QBE announced its insurance profit was up 8% to $822m resulting in an insurance profit margin of 15.7% compared with 17.5% for the same period last year.

Its combined operating ratio was 89.7% compared with 89.3%, which it described as “an excellent achievement given the increase in catastrophe claims and the lower risk-free interest rates for discounting outstanding claims.” QBE said it had been a record first half for global catastrophes.

“Most of our peers around the world have reported much higher combined operating ratios for the half year,” it said.

H1 financial highlights $m (2009 in brackets)

  • GWP 6,861 (5,704)
  • Gross premium earned 6,861 (5704)
  • Net premium earned 5,240 (4,379)
  • Underwriting profit 542 (470)
  • Insurance profit 822 (764)
  • Combined ratio 89.7% (89.3%)
  • Profit before tax 528 (893)
  • Net profit after tax 446 (724)

Europe

QBE said: “Generally soft market conditions continue to prevail; however, there are some encouraging signs that we are at the bottom of the cycle for most classes with an upturn predicted by 2012.

“The London insurance market was subject to increased catastrophe and large individual risk loss activity, principally the Chilean earthquake, the Deepwater Horizon oil rig disaster and weather-related claims in Europe and Australia. These claims are expected to selectively harden property reinsurance rates and offshore energy rates.

UK motor

“Motor rates are increasing due to a surge of bodily injury claims, particularly in private motor. QBE now only writes commercial motor in the UK and retains significant inflation margins within claims provisions.

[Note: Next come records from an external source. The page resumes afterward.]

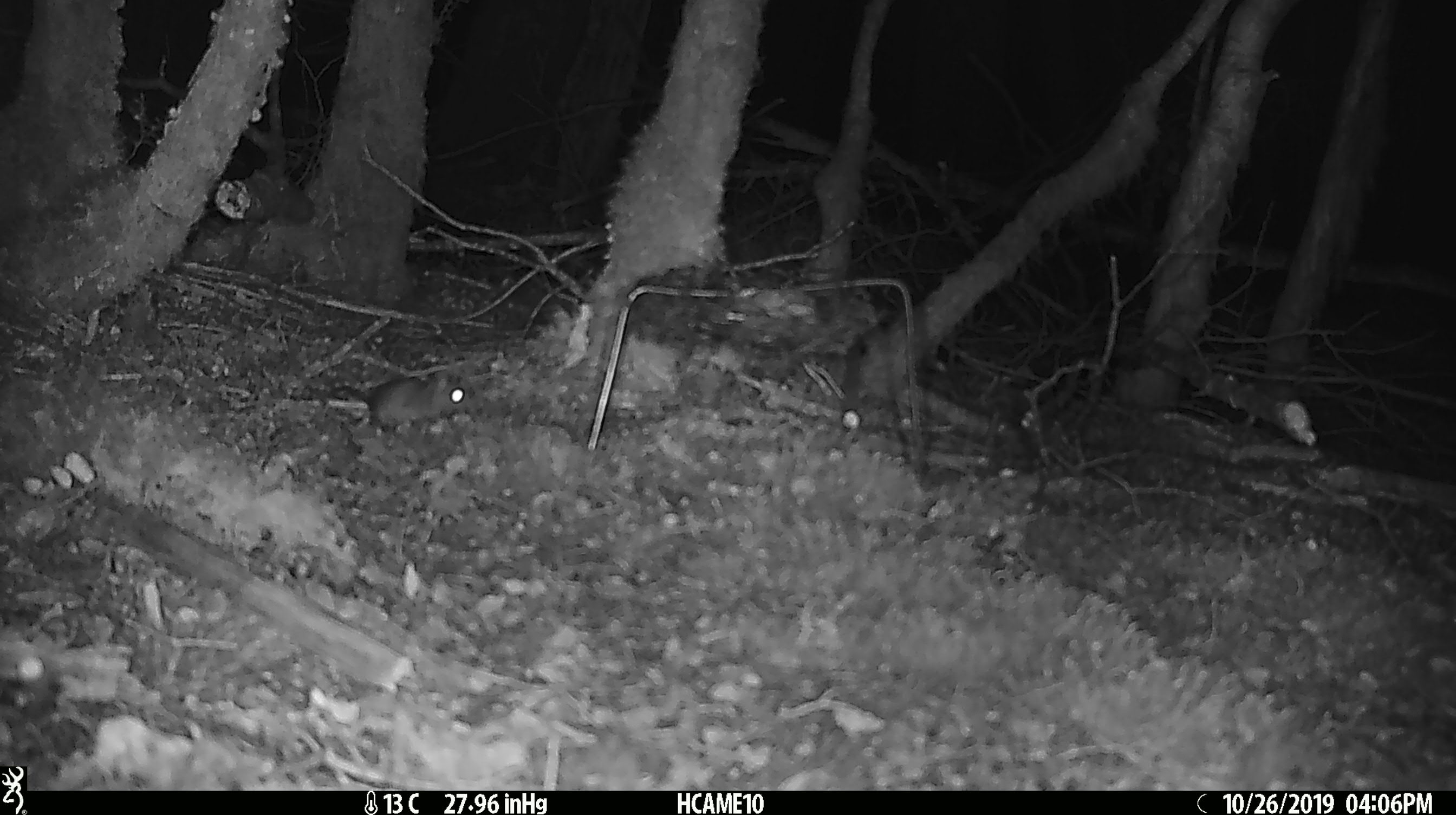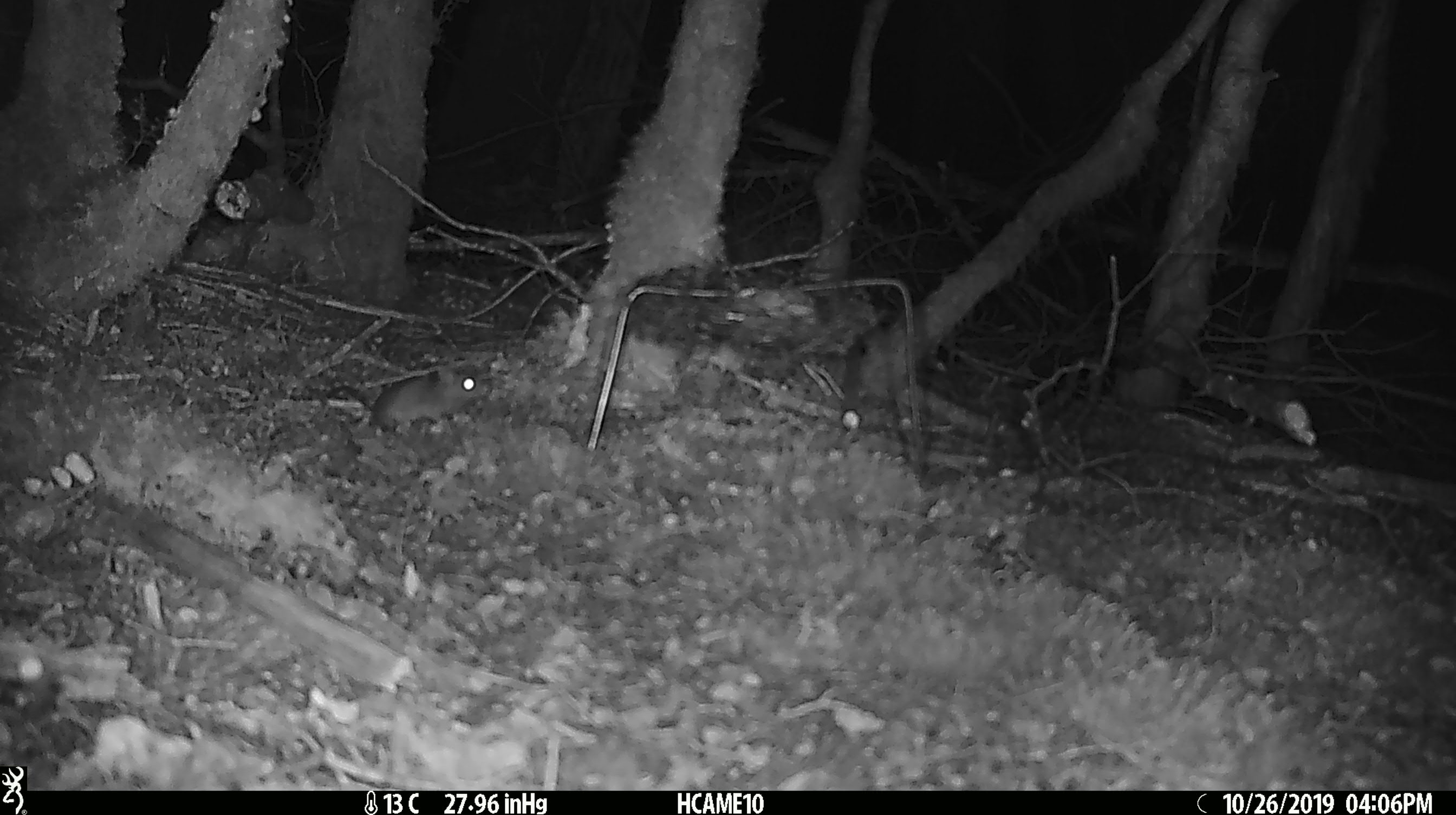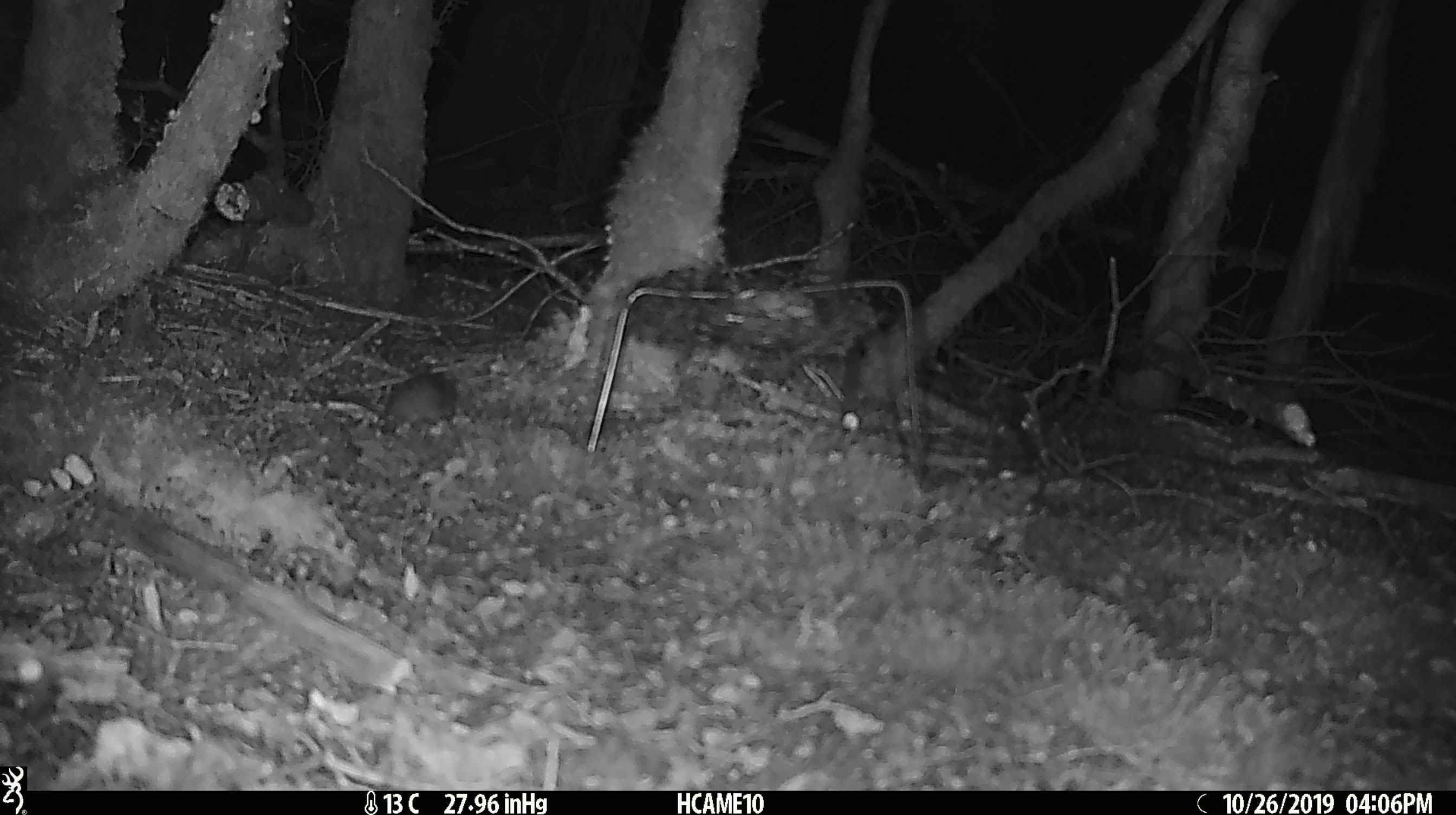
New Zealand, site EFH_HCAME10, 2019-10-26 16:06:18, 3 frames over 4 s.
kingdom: Animalia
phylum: Chordata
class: Mammalia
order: Rodentia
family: Muridae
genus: Mus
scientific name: Mus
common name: mouse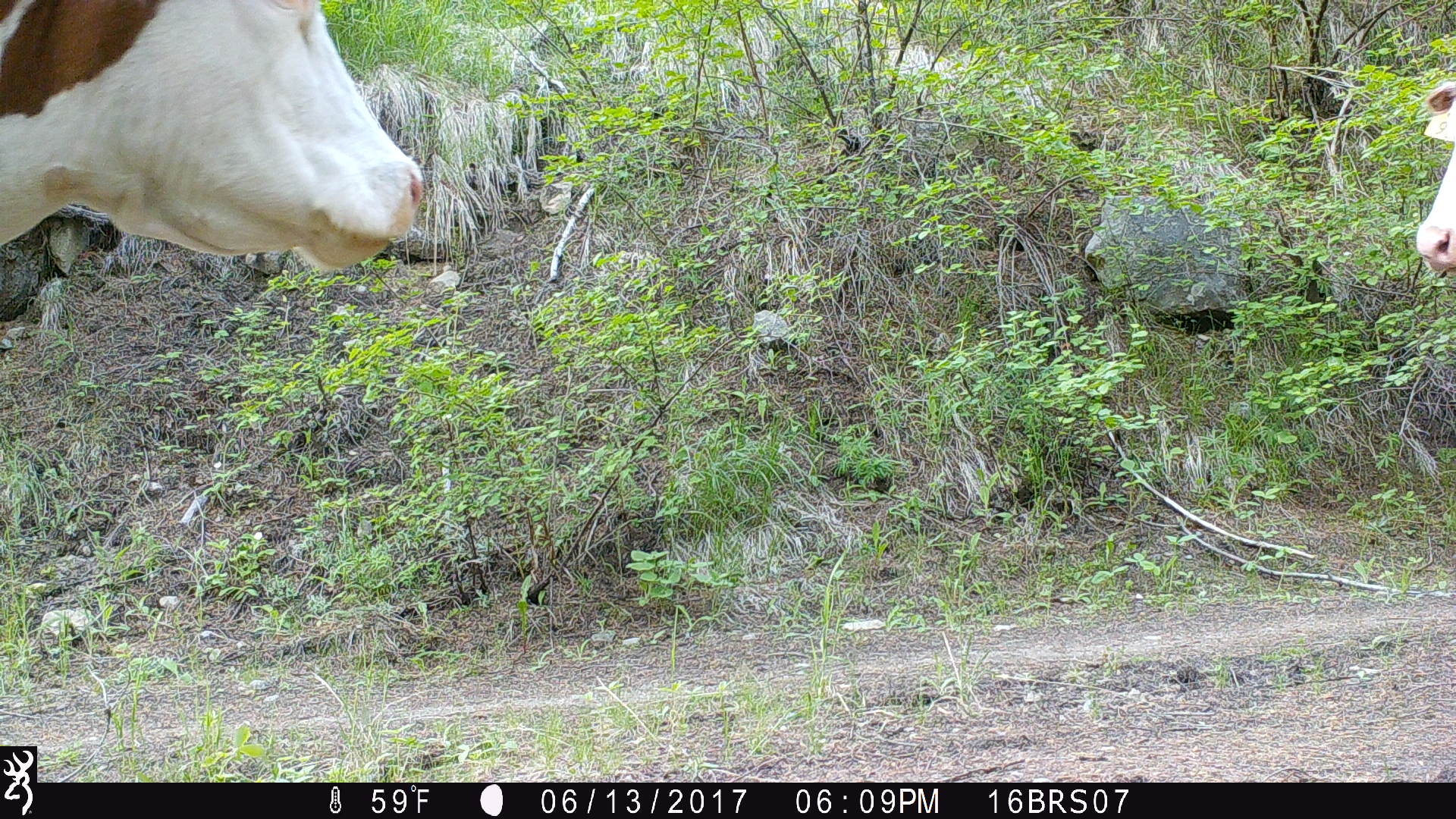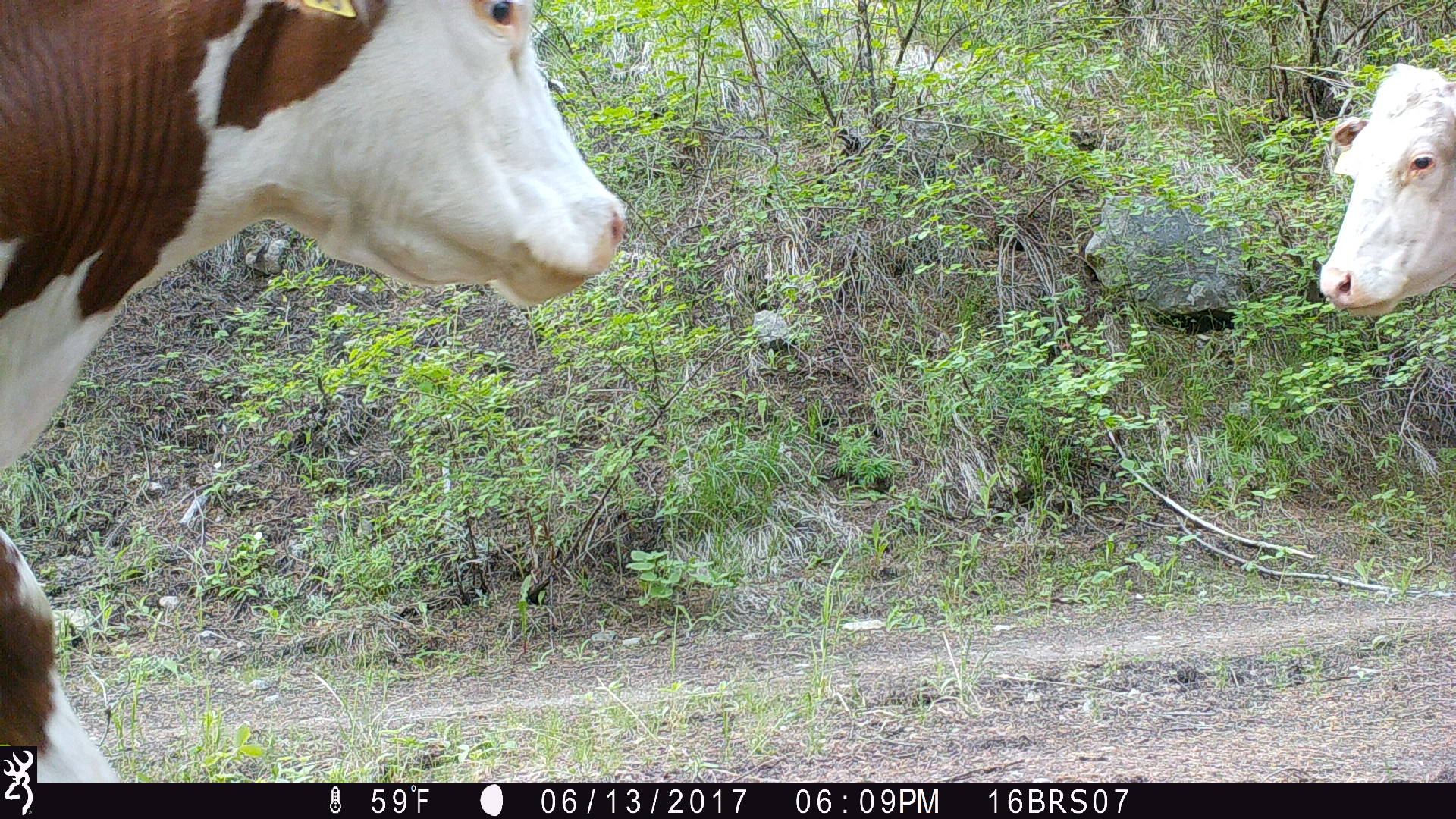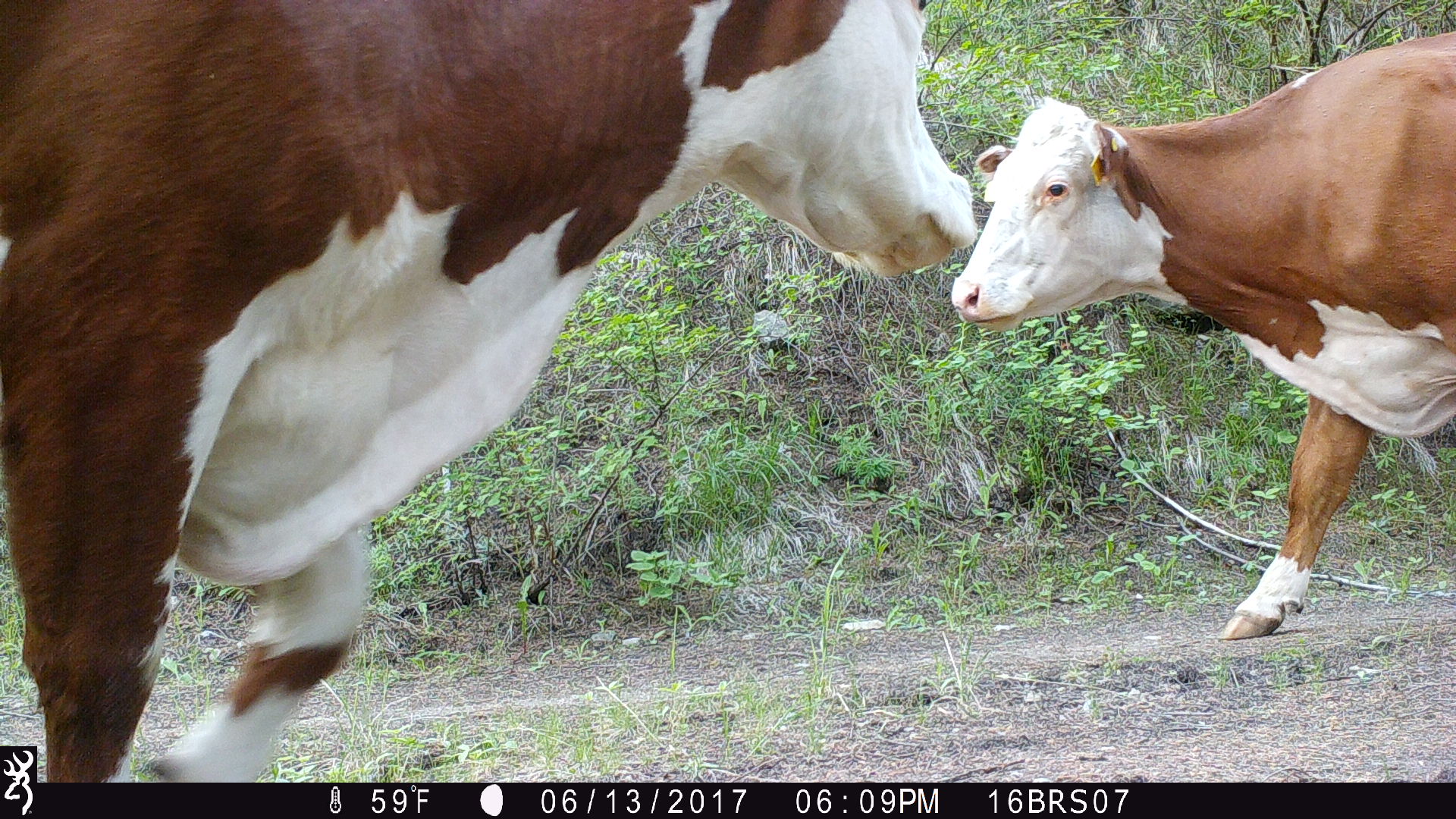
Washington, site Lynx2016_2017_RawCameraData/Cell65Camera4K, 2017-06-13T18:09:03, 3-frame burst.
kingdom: Animalia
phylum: Chordata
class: Mammalia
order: Artiodactyla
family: Bovidae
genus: Bos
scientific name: Bos taurus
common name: domestic cattle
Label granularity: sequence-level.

“The prevailing economic conditions have meant generally lower sums insured and reduced insurance premiums for some products. New business levels are in line with our plan, although they remain under pressure in many classes due to inadequate pricing.

Figures

“Insurance profit was a very pleasing $222m, up from $213m for the same period in 2009 with an improved insurance profit margin of 18.1% (17.9%).

“The insurance profit margin benefited from a lower combined operating ratio of 88.4% (89.9%); however, this was partly offset by reduced yields on policyholders’ funds.

“Gross written premium for the half year was up 8% to $2,412m ($2,228m). In pounds sterling, it was up 6% to £1,574m.”